Belum Ada Tanda-tanda 2 Jurnalis Metro TV akan Dibebaskan
Minggu, 20 Feb 2005 16:43 WIB
Jakarta - Sampai saat ini sudah banyak seruan dari tokoh dan lembaga Islam yang meminta agar kelompok penyandera di Irak membebaskan dua wartawan Metro TV. Namun, sampai sekarang, tanda-tanda akan dibebaskannya dua wartawan itu belum muncul juga. Sampai hari keenam penyanderaan terhadap keduanya, Minggu (20/2/2005), kelompok yang menamakan diri Brigade Mujahiddin Irak masih menahan dua metro TV, Meutya Hafid dan Budiyanto. Pemerintah Indonesia sendiri terus berupaya untuk membebaskan keduanya. Deplu bersama pimpinan Metro TV telah bertolak ke Amman, Yordania pada Sabtu (19/2/2005) malam untuk melakukan upaya tersebut.
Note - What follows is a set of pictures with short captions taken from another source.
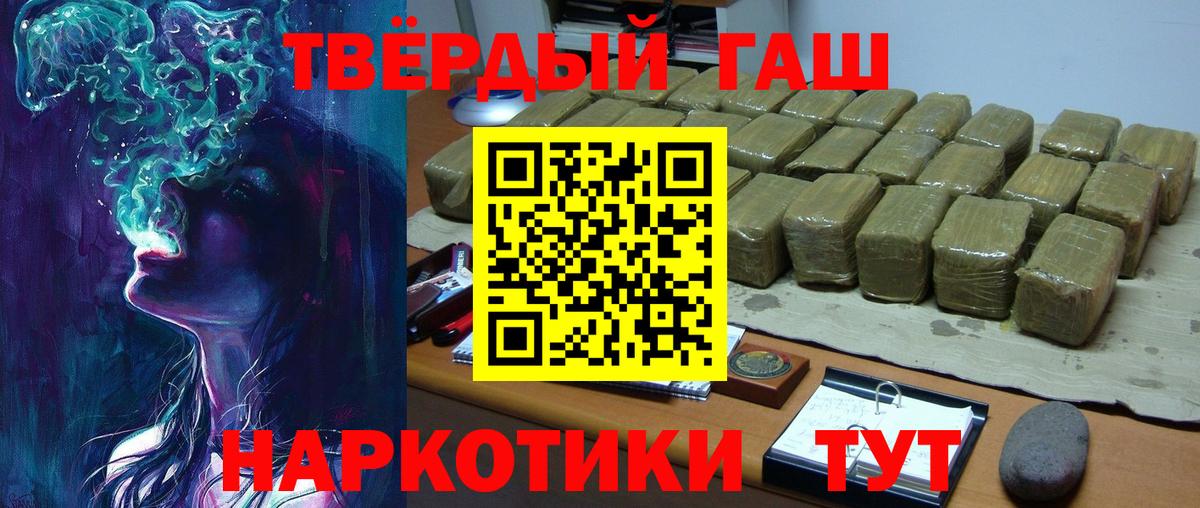 ГАШ  ГАШ ice o lator  Вход с VPN  Волжск  Гашиш гашик 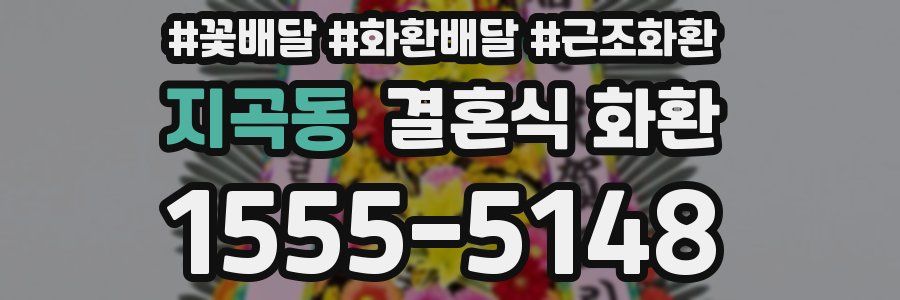 지곡동 결혼식 화환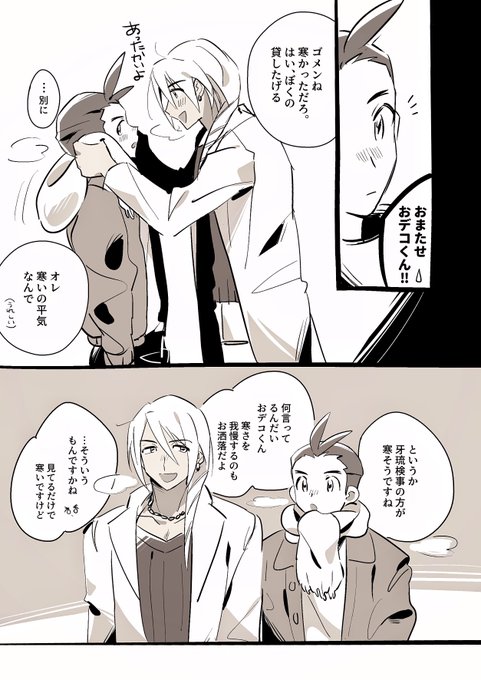 寒い日と無自覚おデコ(オドキョしている)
Presiden Susilo Bambang Yudhoyono (SBY) juga telah memberikan klarifikasi seperti yang diminta penyandera. Dalam klarifikasinya, Presiden SBY menegaskan bahwa kedua jurnalis itu tidak membawa kepentingan politik apa pun dan hanya menjalan profesi mereka sebagai jurnalis. Karena itu, SBY meminta agar para penyandera membebaskan keduanya. Permintaan agar keduanya dibebaskan juga berdatangan dari tokoh-tokoh Islam di Indonesia, seperti Aa Gym, Ustadz Abu Bakar Ba'asyir, Din Syamsuddin, KH Hasyim Muzadi, Gus Dur, Quraisy Shihab, dan lain-lain. Pihak keluarga juga telah meminta penyandera membebaskan keduanya.